What this exercise asks:
A) Reproduce the forum post word for word, starting at "The code works" and ending at "process.start()".
B) In the forum post, which call appears on line 345 of experiment.py?
C) Using the forum post, explain what problem the poster reports and when it occurs.

Hi,
I’m having trouble with spectral normalization when training a distributed model.
The code works fine on a single GPU, but as soon as I move to multiples GPU, the following message raises:
File "/usagers/clpla/NNTools/nntools/experiment/experiment.py", line 345, in start
mp.spawn(self._start_process, nprocs=self.world_size, join=True)
File "/usagers/clpla/.conda/envs/torch18/lib/python3.8/site-packages/torch/multiprocessing/spawn.py", line 230, in spawn
return start_processes(fn, args, nprocs, join, daemon, start_method='spawn')
File "/usagers/clpla/.conda/envs/torch18/lib/python3.8/site-packages/torch/multiprocessing/spawn.py", line 179, in start_processes
process.start()

Data excerpts

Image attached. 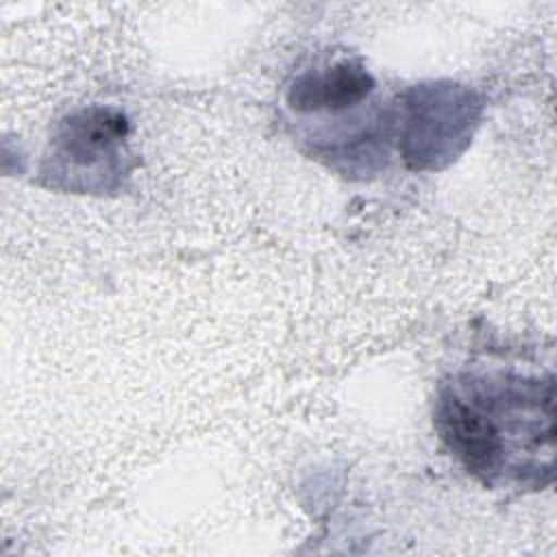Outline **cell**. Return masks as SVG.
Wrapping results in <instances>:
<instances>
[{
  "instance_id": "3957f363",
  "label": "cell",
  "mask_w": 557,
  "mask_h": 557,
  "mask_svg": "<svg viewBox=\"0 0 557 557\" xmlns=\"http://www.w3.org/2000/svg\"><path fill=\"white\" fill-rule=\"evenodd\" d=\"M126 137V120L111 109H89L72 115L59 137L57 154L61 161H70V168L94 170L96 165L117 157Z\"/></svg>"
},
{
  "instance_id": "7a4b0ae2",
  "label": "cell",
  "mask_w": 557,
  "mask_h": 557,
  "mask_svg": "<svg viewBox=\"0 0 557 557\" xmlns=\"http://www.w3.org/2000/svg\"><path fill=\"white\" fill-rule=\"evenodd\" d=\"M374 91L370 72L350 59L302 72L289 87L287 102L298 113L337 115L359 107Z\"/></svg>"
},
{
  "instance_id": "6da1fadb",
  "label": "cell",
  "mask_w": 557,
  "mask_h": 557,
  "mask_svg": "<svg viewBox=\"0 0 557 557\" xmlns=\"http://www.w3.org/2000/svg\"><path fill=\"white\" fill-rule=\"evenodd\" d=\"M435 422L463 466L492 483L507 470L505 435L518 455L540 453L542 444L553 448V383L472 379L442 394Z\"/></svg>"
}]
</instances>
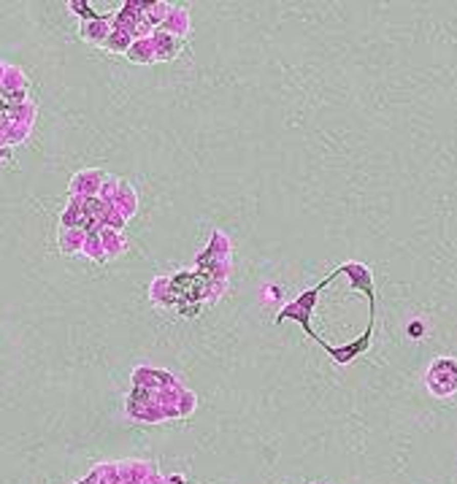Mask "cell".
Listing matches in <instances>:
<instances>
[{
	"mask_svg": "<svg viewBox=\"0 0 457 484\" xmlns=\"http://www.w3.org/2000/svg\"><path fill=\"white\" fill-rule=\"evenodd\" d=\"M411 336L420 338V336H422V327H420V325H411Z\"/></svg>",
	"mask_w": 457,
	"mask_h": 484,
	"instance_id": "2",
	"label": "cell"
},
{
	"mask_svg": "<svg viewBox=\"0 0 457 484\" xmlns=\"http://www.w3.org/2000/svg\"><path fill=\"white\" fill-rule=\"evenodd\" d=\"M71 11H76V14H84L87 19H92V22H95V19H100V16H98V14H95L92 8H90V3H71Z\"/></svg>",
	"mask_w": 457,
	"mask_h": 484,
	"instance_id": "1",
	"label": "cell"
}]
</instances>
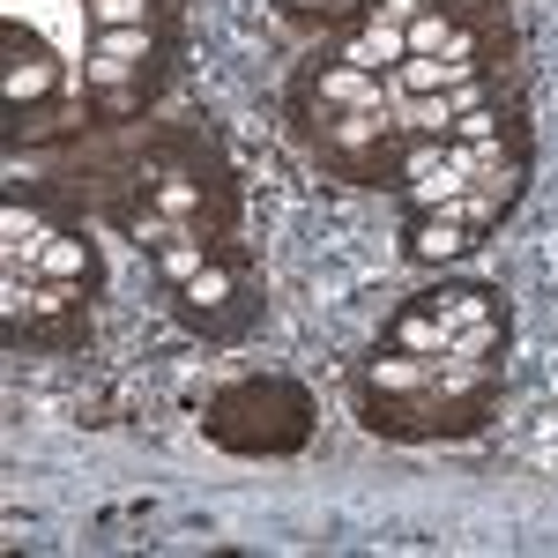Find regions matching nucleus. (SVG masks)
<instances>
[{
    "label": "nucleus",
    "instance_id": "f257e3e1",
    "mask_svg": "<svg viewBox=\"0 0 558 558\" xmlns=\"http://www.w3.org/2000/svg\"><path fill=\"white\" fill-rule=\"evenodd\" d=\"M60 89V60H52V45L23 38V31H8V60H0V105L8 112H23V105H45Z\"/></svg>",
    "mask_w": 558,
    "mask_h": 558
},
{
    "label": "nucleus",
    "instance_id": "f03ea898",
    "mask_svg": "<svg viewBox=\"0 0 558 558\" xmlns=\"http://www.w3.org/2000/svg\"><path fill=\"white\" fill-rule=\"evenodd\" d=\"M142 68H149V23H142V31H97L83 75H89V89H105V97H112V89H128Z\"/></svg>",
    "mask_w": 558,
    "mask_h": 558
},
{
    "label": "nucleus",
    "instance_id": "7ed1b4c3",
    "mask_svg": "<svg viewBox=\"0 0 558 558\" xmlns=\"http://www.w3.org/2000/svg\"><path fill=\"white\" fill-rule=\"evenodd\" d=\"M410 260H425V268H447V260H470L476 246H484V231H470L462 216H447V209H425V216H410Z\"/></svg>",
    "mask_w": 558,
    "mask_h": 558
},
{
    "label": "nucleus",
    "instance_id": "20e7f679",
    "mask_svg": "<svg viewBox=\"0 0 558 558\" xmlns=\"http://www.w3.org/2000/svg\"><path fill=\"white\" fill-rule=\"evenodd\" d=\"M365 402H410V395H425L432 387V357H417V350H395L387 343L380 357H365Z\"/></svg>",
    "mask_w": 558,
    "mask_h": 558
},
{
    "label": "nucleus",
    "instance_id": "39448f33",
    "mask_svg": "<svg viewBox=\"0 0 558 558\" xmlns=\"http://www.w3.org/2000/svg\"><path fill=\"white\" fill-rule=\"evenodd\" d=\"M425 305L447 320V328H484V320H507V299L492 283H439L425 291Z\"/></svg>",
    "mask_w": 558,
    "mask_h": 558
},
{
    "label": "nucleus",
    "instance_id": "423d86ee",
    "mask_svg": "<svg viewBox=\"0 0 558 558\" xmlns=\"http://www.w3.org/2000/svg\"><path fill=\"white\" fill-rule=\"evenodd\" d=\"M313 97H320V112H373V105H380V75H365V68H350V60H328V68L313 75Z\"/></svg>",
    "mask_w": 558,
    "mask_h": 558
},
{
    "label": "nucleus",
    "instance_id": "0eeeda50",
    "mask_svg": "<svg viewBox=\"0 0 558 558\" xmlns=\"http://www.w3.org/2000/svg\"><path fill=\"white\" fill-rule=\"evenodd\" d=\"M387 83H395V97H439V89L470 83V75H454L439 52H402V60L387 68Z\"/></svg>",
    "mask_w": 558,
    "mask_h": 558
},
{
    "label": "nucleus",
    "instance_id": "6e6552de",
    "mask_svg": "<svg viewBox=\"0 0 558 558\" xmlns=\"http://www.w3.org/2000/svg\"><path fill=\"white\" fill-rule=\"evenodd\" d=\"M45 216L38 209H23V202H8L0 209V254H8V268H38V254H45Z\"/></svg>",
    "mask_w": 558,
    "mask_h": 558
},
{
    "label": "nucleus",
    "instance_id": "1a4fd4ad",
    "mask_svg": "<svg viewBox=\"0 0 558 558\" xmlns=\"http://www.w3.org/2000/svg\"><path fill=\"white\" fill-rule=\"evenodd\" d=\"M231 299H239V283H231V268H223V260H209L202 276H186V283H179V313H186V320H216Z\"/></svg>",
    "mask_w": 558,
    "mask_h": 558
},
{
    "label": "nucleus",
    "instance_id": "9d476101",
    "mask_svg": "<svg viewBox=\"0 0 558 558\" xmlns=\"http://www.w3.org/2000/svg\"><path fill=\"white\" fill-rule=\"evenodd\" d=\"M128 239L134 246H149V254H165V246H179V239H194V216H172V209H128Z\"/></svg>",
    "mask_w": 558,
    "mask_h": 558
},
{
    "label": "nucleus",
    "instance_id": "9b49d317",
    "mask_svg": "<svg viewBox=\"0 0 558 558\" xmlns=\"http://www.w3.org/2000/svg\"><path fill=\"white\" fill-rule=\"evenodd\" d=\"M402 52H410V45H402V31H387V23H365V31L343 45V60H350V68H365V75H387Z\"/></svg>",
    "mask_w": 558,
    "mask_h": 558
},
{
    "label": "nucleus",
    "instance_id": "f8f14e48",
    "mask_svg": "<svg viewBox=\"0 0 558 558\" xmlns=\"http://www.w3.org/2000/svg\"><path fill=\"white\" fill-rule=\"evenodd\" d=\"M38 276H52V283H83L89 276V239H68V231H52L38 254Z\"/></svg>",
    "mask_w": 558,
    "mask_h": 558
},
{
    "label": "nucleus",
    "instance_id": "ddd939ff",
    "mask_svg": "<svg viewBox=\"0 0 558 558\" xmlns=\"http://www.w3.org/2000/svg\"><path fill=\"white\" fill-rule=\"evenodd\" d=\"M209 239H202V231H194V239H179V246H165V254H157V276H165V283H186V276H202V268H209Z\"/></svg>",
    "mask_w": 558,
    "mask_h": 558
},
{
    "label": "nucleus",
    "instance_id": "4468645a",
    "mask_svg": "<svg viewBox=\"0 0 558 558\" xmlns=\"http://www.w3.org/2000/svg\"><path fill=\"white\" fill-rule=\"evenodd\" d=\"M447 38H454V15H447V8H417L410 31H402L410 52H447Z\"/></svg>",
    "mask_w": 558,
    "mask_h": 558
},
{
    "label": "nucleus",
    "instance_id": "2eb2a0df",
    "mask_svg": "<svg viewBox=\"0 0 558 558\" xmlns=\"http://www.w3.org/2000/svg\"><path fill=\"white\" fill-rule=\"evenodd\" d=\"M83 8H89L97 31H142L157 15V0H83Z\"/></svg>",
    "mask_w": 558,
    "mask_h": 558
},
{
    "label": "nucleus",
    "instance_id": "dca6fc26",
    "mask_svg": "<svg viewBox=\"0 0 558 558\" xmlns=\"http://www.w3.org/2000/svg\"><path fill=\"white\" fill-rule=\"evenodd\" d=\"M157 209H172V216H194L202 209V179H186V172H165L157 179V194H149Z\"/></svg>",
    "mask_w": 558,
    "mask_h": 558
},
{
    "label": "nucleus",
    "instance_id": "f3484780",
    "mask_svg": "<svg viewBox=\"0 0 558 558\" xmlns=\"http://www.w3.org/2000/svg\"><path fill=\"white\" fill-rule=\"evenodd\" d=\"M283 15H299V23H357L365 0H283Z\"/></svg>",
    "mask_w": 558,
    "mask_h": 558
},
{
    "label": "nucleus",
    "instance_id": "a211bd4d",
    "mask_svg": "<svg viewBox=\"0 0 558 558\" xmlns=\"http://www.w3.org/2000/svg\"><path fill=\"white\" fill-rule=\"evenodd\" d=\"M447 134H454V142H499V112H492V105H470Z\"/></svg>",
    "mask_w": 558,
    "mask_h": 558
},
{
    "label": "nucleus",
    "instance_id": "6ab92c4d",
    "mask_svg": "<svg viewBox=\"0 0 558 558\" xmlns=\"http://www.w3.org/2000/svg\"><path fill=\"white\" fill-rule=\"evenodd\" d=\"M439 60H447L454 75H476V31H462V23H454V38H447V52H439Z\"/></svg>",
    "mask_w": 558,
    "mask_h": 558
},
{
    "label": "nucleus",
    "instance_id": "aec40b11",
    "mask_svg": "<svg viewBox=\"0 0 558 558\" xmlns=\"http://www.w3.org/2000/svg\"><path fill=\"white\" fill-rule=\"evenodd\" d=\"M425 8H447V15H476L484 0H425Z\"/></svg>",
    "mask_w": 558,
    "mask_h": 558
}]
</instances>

Task-by-task results:
A)
The code works fine on a single GPU, but as soon as I move to multiples GPU, the following message raises:
File "/usagers/clpla/NNTools/nntools/experiment/experiment.py", line 345, in start
mp.spawn(self._start_process, nprocs=self.world_size, join=True)
File "/usagers/clpla/.conda/envs/torch18/lib/python3.8/site-packages/torch/multiprocessing/spawn.py", line 230, in spawn
return start_processes(fn, args, nprocs, join, daemon, start_method='spawn')
File "/usagers/clpla/.conda/envs/torch18/lib/python3.8/site-packages/torch/multiprocessing/spawn.py", line 179, in start_processes
process.start()

B) mp.spawn(self._start_process, nprocs=self.world_size, join=True)

C) The poster is having trouble with spectral normalization while training a distributed model. The code runs fine on a single GPU, but an error message appears as soon as it moves to multiple GPUs.